It’s too small to see clearly, but you’re looking at an ad for Komatsu in which the entire top of a mountain has been sheared clean off.
The tagline? “Call the experts for any challenge.”
And there they are, driving away in yellow earth-moving equipment – mobile crushers, vibratory rollers, and minimal swing radius excavators – if you look carefully at the left side of the advertisement.
In a press release on their site, Komatsu writes how “[n]ew ways to develop hard terrain – sandstone, lava rock and basalt – had to be learned once the easily developed land was taken.
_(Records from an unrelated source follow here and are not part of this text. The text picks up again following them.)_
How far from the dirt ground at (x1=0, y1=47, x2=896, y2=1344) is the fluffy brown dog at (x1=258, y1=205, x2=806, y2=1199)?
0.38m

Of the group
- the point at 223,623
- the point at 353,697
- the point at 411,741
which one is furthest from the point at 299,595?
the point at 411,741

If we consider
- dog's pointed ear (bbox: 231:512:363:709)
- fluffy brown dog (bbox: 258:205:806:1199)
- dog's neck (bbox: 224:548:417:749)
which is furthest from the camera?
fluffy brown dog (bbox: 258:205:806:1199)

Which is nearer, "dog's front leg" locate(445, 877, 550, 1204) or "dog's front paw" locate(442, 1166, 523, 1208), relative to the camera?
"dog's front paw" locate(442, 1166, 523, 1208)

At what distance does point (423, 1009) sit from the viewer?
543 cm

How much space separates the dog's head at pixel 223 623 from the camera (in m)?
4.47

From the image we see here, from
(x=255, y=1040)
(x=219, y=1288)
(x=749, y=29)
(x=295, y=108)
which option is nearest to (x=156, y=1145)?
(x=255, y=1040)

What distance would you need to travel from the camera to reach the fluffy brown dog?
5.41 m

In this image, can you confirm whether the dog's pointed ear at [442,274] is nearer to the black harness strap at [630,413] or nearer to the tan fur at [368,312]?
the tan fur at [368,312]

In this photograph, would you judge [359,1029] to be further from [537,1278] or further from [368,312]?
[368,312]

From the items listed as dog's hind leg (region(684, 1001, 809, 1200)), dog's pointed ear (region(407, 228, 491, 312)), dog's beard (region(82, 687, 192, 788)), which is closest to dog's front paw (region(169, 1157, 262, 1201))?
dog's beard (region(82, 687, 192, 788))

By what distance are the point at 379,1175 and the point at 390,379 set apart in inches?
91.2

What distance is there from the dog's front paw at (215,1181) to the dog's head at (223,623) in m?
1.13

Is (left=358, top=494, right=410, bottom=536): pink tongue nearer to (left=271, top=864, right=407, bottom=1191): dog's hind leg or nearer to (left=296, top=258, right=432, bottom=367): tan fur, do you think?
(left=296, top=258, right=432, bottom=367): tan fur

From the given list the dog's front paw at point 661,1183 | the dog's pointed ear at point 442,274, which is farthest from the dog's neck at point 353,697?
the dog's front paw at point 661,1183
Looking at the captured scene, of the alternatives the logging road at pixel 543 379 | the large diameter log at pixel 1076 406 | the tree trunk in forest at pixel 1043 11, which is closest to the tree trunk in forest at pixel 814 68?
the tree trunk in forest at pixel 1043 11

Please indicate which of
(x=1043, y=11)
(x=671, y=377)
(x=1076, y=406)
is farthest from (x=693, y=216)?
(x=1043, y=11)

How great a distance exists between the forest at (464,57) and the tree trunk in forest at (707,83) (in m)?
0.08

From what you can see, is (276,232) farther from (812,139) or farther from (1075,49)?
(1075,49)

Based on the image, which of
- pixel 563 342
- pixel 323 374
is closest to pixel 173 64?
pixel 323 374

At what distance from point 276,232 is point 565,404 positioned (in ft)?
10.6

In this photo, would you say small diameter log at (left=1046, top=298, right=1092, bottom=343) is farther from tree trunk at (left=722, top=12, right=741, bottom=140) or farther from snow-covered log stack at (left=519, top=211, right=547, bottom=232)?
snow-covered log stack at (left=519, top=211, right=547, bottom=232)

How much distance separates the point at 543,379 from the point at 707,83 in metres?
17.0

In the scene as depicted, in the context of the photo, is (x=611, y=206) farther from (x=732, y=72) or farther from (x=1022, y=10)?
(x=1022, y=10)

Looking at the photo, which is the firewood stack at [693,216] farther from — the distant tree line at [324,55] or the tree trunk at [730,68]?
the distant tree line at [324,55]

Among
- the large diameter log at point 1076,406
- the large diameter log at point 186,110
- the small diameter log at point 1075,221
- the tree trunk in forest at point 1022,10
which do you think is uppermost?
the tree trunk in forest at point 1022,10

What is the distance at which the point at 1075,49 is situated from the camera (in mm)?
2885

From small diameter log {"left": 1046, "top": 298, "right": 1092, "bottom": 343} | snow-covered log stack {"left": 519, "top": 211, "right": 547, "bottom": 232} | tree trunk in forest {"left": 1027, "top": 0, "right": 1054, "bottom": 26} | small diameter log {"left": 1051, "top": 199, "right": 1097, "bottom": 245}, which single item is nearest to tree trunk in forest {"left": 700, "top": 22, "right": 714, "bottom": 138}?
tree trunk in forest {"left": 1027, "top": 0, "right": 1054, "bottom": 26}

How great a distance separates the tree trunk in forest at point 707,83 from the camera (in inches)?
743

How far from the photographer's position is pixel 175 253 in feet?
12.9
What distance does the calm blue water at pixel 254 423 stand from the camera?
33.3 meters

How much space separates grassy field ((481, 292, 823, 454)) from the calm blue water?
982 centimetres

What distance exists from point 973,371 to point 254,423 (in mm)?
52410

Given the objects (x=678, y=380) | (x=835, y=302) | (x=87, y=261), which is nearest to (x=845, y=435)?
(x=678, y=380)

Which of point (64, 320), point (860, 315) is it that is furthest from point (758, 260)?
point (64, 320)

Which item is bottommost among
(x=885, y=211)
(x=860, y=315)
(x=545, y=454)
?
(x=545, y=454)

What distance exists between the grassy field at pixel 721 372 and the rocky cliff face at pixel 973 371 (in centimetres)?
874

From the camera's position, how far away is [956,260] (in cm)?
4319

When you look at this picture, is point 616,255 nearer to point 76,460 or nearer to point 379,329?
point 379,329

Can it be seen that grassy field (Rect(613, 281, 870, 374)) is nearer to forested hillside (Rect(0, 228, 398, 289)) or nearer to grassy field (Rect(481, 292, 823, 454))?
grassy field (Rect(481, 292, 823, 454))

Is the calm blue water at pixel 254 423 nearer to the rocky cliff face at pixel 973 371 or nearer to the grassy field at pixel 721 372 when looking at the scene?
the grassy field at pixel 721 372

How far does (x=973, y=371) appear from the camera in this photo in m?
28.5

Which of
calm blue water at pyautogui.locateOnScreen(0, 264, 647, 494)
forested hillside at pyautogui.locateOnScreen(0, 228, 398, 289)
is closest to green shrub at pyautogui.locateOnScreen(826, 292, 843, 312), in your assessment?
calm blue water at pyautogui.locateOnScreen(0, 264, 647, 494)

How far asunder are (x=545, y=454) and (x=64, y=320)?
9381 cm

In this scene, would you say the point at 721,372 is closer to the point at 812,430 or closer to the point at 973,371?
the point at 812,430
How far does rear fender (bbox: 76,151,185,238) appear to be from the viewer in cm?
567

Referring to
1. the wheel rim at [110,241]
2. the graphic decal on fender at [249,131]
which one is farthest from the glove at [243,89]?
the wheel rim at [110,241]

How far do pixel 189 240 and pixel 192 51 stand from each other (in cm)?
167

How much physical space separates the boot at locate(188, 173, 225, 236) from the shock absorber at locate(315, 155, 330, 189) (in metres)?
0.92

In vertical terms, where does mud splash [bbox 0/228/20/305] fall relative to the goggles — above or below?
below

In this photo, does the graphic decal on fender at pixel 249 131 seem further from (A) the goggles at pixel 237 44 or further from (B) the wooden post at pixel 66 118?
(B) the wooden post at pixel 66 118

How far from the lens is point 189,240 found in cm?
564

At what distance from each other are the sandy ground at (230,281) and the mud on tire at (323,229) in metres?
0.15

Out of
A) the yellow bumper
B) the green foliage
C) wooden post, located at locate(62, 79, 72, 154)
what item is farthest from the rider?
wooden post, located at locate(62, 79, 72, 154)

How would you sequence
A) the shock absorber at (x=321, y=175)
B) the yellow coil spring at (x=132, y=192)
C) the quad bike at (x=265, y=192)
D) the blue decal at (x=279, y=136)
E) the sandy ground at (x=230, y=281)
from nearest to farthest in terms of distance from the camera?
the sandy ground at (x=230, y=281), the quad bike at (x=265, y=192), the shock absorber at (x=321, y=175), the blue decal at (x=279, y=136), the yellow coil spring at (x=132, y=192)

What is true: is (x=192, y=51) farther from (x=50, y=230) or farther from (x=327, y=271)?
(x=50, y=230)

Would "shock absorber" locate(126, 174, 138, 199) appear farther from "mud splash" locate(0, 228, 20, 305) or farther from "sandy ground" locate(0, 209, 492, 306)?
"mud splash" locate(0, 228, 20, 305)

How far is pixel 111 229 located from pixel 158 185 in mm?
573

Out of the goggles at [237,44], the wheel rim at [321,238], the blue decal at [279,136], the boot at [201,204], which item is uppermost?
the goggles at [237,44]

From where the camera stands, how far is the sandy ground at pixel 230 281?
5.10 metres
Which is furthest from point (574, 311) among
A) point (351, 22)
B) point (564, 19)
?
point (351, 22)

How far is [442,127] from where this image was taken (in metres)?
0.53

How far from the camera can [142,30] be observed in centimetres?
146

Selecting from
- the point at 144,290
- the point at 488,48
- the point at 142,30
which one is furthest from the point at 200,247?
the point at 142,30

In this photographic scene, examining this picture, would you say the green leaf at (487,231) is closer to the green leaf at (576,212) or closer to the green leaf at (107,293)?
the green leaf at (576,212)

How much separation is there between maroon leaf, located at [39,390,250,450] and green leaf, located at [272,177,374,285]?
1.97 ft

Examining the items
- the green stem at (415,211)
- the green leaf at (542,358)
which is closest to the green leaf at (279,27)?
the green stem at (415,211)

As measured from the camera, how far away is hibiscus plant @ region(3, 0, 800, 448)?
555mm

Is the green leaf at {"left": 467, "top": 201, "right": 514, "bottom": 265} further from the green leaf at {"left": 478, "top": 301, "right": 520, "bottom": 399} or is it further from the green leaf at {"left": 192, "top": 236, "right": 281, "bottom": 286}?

As a result,” they write, “contractors are facing great challenges.”
Including, it seems, the obliteration of whole mountain peaks…
Not ones to be intimidated by geology, however, Komatsu arrives with their “advanced land development practices” – “the absolute top” of the industry, they say – and their “world-class machines,” whose “powerful dozing and ripping force” puts the surface of the earth back in its place: as something we will build more suburbs on.
In any case, I’m tempted to propose the plot of some new, geotechnically futuristic version of Paradise Lost – perhaps the world’s first book about the geological invasion of Heaven (in which “devilish enginery” has been assembled inside a “hollow cube,” whilst an army of demons “turn[s] wide the celestial soil” to unleash “sulphurous and nitrous foam” upon a heavenly landscape “soon obscured with smoke”) – but a version that’s been written specifically for Hindus.
In other words, rather than Milton’s legion of demons, who rip minerals from the earth and hurl clouds of rock at the gathered phalanx of angels surrounding God, you’d read instead about a rogue group of anti-mountain engineers – tens of thousands of them, wearing hardhats and carrying bagged lunches – who have begun dismantling Mount Meru one hunk of granite at a time.
They drill, blast, doze, and mobile-crush their way upward, in an endless fleet of bright yellow trucks, reducing the Himalayan vaults of their own gods to mere gravel.